**TASK LIST:**
#1 Print the part of the demos page between "Jeff Pasternack" and "unpublished) older research.", inclusive.
#2 Answer these questions using the demos page:
(a) At which university was the Computer Science Ph.D. earned?
(b) Which features does the supervised scoring in Maximum Subsequence Segmentation use?
(c) What source supplies the data for the Wikipedia Template Tag Histograms?
#3 Pick up the demos page after its last sentence and keep writing it.

**EXCERPT TO READ:**
──────────────────────────────

Jeff Pasternack

Computer Science Ph.D. / University of Illinois at Urbana-Champaign

Demos

These are web-accessible demos and tools relating to (mostly unpublished) older research.


Maximum Subsequence Segmentation

Extracts article text from HTML documents using maximum subsequence segmentation with supervised scoring (trigram and most-recent-unclosed-tag features), as described in the paper.  There is also a corresponding rudimentary web service.

http://took.cs.uiuc.edu/MSS/


Wikipedia Template Tag Histograms

View the number of times a particular value has appeared in each template field in a given article (this most notably includes infoboxes, which are implemented as templates in Wikipedia).  This is sometimes useful in manually estimating the degree and quality of "contentiousness" for certain articles and attributes; the data is taken from a 2009 English Wikipedia dump.

──────────────────────────────

**DATA SHOWN:**
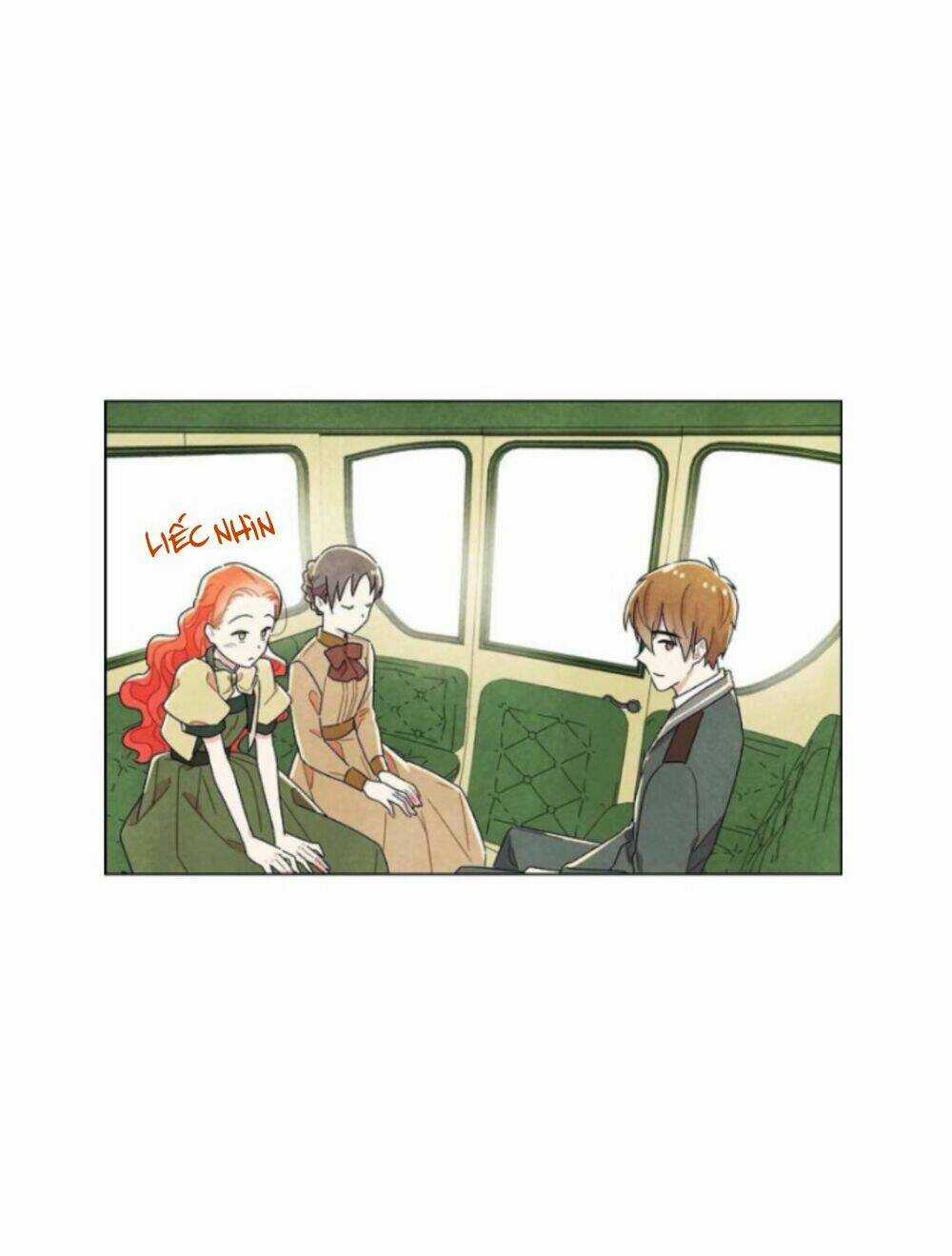 Tôi Đã Cướp Mất Đêm Đầu Tiên Của Nam Chính Chapter 9 trang 15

──────────────────────────────

**TASK RESULTS:**
#1
Jeff Pasternack

Computer Science Ph.D. / University of Illinois at Urbana-Champaign

Demos

These are web-accessible demos and tools relating to (mostly unpublished) older research.

#2
(a) University of Illinois at Urbana-Champaign
(b) Trigram and most-recent-unclosed-tag features
(c) A 2009 English Wikipedia dump

#3
http://took.cs.uiuc.edu/TemplateTags/


Deleted Wikipedia Articles

A MediaWiki installation hosting pages that were permanently deleted from Wikipedia in 2009 and 2010, primarily for lack of notability.  These may be useful for Wikipedia research (observing the type and quality of content that Wikipedia deemed even less notable than its vast library of popular culture minutiae), or simply for entertainment and curiousity value.

http://took.cs.uiuc.edu/wiki/


Artist Frequency * Inverse Document Frequency

This is a proof-of-concept demonstration of a method for finding the similarity between TV series.  Instead of counting the number of mentions of all terms (as per standard TF-IDF), AF-IDF looks at the set of people associated with each series and weights them by the number of episodes in which they appeared (relative to their total number of appearances in all TV series). The results often correspond surprsingly well with human judgement.

Known bug: selecting "Use all cast and crew" will result in an exception since a requisite data file has since been archived.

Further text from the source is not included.